“Then what—?” a wildness in it. Her hands closed over his shoulders. “You’re mine, Starbuck; you’re all that I love in this world. I won’t share you with a Summer dream. I won’t lose you to a ghost . even my own.”
“She wasn’t a ghost! She was real.” He bit down on his fist.
Arienrhod’s fingernails bit his flesh in turn. “Who?” knowing who.
“Moon.” Something shook him, close to a sob. “Moon. Moon, Moon! She was there, at the Hunt; she came out of the sea with the mers!”
“A dream.” She frowned.
“No dream, Arienrhod!” He threw himself onto his back, feeling her nails rake him. “I touched her, I saw the sign on her throat-and the blood. I touched her blood… she cursed me.” Death to kill a sibyl… death to love a sibyl…
“You fool!” But not for his foolhardiness. “Why didn’t you tell me about this immediately?”
He shook his head. “I couldn’t. I—”
She slapped him; he fell back on the pillows in disbelief. “Where is she? What happened to her?”

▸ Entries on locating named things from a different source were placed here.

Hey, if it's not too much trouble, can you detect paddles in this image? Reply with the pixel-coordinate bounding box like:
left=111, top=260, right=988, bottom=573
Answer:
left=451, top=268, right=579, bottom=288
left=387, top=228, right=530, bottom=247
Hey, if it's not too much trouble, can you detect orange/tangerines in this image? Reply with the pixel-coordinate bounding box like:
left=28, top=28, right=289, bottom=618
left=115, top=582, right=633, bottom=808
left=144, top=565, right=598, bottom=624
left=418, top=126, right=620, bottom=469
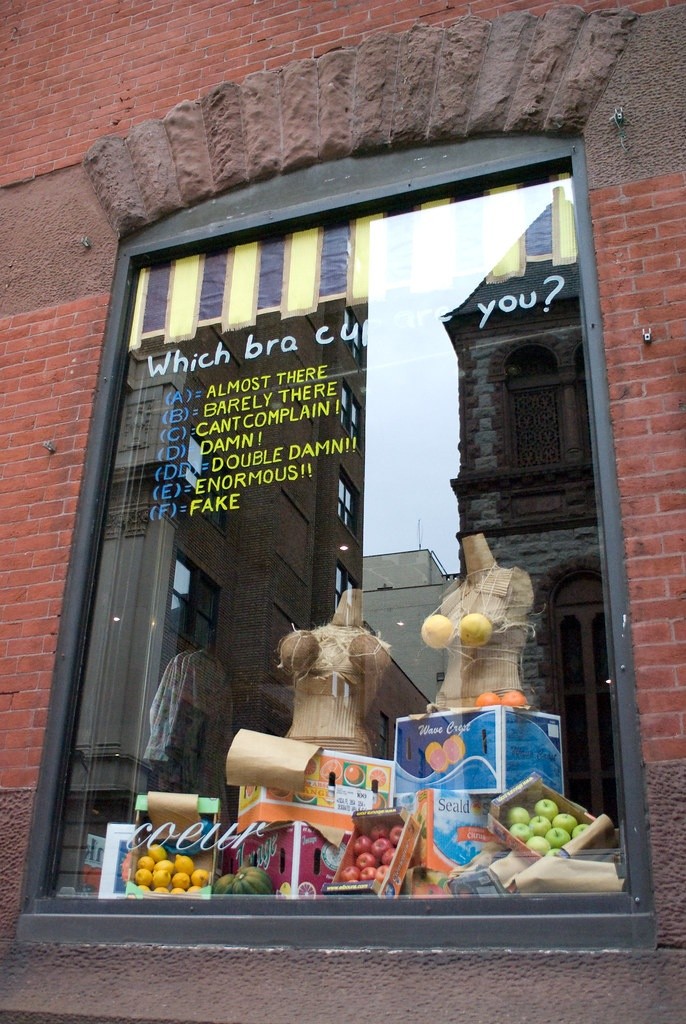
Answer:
left=476, top=691, right=527, bottom=707
left=421, top=613, right=492, bottom=649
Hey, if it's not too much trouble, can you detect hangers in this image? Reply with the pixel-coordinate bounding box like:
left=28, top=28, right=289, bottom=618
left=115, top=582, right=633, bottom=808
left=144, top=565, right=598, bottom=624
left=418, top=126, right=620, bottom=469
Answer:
left=184, top=635, right=221, bottom=668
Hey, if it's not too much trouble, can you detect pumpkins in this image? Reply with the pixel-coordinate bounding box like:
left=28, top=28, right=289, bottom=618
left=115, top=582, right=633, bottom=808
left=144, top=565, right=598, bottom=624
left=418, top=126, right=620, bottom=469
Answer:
left=212, top=866, right=274, bottom=895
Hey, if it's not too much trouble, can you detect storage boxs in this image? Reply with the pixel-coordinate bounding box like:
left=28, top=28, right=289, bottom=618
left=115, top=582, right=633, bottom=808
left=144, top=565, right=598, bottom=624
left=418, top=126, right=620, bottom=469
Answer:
left=125, top=791, right=223, bottom=901
left=223, top=822, right=353, bottom=899
left=237, top=749, right=395, bottom=836
left=487, top=772, right=614, bottom=864
left=98, top=822, right=135, bottom=898
left=394, top=706, right=564, bottom=799
left=320, top=807, right=423, bottom=899
left=401, top=788, right=517, bottom=896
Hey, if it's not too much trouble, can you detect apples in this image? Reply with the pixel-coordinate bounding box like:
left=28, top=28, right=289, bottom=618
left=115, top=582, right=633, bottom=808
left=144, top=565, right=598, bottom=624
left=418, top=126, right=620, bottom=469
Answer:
left=505, top=798, right=591, bottom=859
left=341, top=824, right=404, bottom=884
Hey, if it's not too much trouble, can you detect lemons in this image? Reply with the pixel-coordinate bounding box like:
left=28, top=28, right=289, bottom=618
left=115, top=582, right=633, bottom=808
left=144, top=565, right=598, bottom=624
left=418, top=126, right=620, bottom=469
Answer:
left=134, top=844, right=209, bottom=894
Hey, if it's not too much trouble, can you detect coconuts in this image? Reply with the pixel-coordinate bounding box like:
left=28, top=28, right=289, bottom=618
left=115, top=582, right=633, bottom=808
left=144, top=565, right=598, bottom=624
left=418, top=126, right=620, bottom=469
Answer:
left=347, top=634, right=390, bottom=679
left=279, top=630, right=320, bottom=672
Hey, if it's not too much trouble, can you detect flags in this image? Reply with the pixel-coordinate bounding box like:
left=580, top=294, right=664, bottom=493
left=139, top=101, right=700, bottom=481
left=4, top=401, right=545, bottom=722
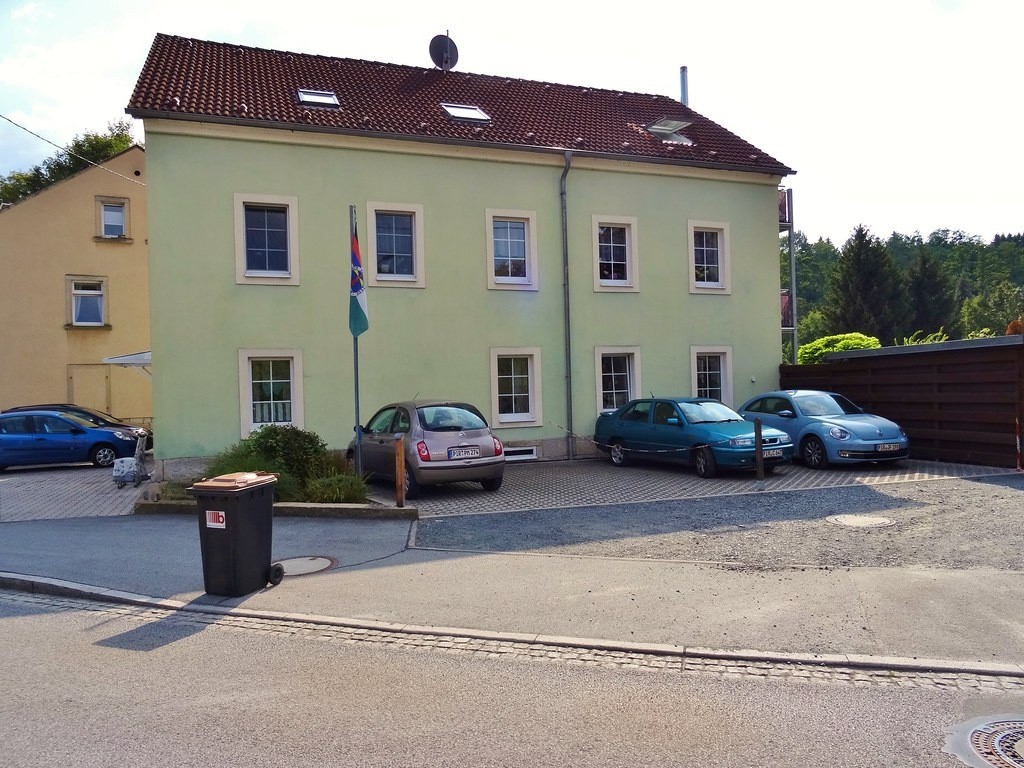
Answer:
left=348, top=219, right=369, bottom=338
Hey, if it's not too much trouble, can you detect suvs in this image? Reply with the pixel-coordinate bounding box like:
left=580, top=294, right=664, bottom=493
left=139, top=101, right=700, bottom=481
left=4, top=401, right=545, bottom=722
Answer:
left=1, top=402, right=154, bottom=452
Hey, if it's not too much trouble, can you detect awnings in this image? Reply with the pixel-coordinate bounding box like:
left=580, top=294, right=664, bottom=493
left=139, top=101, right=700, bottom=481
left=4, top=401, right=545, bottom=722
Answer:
left=103, top=350, right=151, bottom=379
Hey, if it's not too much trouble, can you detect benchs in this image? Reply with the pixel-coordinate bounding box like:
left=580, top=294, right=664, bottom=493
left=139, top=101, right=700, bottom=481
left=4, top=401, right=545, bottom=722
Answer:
left=113, top=435, right=149, bottom=482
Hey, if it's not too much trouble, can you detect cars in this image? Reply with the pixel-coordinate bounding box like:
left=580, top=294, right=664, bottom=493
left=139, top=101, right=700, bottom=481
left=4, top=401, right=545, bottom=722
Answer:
left=0, top=411, right=138, bottom=472
left=346, top=399, right=505, bottom=500
left=593, top=397, right=795, bottom=480
left=737, top=390, right=911, bottom=471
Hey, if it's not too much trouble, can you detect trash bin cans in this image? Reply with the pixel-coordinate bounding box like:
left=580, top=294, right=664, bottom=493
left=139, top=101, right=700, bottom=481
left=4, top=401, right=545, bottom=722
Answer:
left=186, top=472, right=285, bottom=598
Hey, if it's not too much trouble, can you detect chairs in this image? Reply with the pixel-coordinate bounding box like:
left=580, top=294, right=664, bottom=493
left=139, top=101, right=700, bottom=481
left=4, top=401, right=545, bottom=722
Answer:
left=431, top=408, right=452, bottom=427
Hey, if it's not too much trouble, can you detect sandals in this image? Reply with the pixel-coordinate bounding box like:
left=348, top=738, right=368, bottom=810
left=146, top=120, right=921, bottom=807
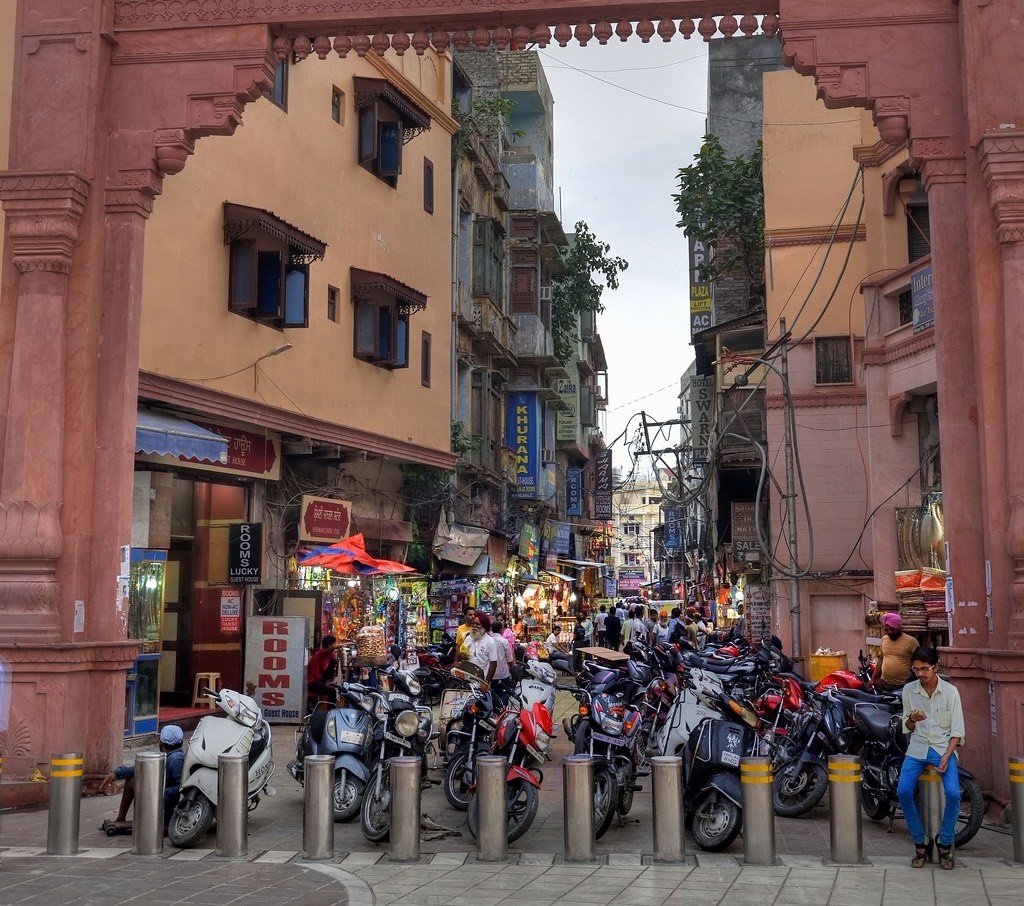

He rubbed his hand across his mouth. “The Hounds — would have killed her. I stopped them. I — I left her there on the beach.”
“Why?” A world of loss in one whispered word.
“Because she would have recognized me.” He tore the words out by the roots. “She would have known… she would have seen what I am!” His reflection pinwheeled him, around and around and around.
“So you’re ashamed to be my lover, and the most powerful man on this planet?” She tossed back her hair.
“Yes,” ashamed to look at her, too, as he said it. “When I was with her, I was ashamed.”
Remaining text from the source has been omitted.